“So, what are we going to study next?” It’s one of those questions that often makes small-group leaders break out in a cold sweat. Why? Because there are so many options available when it comes to Bible studies and curriculum. And having all of those options means group leaders have to make a lot of important decisions—and listen to a lot of different opinions—before the final choice is made.
In recent years, many churches have opted to navigate around the “What should we study?” question by implementing sermon-based small groups. In these programs, the study material for individual groups is automatically aligned with the pastor’s weekly sermon. Meaning, if the pastor preaches from Romans 1 on the weekend, each group will also explore Romans 1 during their discussions throughout the week.
Is a sermon-based approach right for your church? For your group? Are there ways to reduce some of the stress of selecting individual Bible studies? Are there other factors churches and groups should consider when making decisions about curriculum? These are the questions we’ll seek to answer below.
Churches and groups can uncover a number of benefits by using a sermon-based approach for their small-group ministry. For example:
- As mentioned earlier, a sermon-based approach means less hassle when it comes to choosing what each individual group will study. The study topics and texts are chosen by the pastor, which means individual group leaders are off the hook.
- More importantly, a sermon-based approach can go a long way to increasing unity between groups and congregation members within a church because the majority of members in the church are exploring the same material on the weekend and in their group gatherings. This common focus provides a strong foundation for unity and common ground within the congregation.
- Another benefit of sermon-based small groups from a curriculum standpoint is that pastors and church leaders have a greater element of control in terms of what their congregation is exposed to practically and theologically. Because the church staff chooses the direction for both sermons and group discussions, there is less chance of church members being exposed to theological viewpoints that are confusing, undeveloped, or even potentially harmful.
- Finally, choosing a sermon-based curriculum model can be a financially helpful option for individual church members—and sometimes for churches (more on that below). While some churches do purchase Bible studies for their members, it’s much more common for the financial burden of curriculum to fall on the shoulders of group leaders and group members. That’s typically not the case with sermon-based material.

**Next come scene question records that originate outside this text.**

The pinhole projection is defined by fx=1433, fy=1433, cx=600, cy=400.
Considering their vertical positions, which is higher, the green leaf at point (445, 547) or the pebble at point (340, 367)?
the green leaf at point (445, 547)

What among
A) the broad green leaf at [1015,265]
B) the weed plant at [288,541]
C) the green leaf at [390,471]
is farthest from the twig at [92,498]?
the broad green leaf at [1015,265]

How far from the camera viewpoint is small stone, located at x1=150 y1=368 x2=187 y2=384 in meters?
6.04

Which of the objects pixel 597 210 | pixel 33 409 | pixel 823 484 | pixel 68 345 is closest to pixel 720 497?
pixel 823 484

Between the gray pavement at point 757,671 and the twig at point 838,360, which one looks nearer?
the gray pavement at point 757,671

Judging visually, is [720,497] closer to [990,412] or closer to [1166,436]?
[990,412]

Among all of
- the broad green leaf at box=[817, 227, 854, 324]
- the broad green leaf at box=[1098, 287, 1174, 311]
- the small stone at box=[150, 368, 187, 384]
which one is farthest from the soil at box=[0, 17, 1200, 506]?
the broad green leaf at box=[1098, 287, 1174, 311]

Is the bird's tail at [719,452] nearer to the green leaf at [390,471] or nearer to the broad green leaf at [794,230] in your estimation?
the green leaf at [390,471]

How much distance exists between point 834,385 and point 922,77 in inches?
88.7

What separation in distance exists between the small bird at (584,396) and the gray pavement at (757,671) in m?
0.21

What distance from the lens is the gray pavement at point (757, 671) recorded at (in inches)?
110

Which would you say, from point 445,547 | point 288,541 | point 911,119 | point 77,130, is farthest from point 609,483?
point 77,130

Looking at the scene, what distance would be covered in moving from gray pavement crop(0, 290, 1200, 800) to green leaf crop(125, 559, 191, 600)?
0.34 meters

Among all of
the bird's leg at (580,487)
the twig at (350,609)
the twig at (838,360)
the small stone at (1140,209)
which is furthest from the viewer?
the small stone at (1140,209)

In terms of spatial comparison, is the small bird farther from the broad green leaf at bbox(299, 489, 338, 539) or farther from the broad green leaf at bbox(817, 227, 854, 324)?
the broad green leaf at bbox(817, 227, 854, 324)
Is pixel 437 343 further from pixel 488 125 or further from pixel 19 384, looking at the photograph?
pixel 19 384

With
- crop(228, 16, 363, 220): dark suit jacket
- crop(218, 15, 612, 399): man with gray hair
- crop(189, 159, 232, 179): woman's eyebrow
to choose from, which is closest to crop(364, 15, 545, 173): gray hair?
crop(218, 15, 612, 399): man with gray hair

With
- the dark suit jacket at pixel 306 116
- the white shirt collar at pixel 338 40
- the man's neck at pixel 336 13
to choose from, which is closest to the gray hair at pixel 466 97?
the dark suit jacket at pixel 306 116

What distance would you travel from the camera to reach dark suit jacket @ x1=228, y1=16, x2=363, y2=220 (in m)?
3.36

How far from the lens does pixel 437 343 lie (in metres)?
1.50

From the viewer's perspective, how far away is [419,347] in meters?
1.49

From a curriculum standpoint, there are certainly a number of benefits to choosing a sermon-based approach for Bible studies. There are also a number of potentially negative consequences, however, that need to be added to the equation. For example:
- A sermon-based approach to group curriculum requires a lot of planning and detail work on behalf of the pastor. Because sermons are the foundation of the Bible study material, pastors need to plan out their sermon series many weeks in advance. They also have to keep the needs of groups in mind when producing these schedules, which can result in less flexibility to be spontaneous or respond to real-world events.
- Next, sermon-based curriculum will require a lot of additional work from church staff and key volunteers. Simply put, the burden of producing Bible studies and other promotional material falls squarely on churches that use a sermon-based approach. Someone needs to adapt the sermon into a Bible study format. Someone also needs to arrange and print the material—not to mention producing any promotional materials to help get the word out. Instead of traditional publishers, these responsibilities will fall on church staff and volunteers.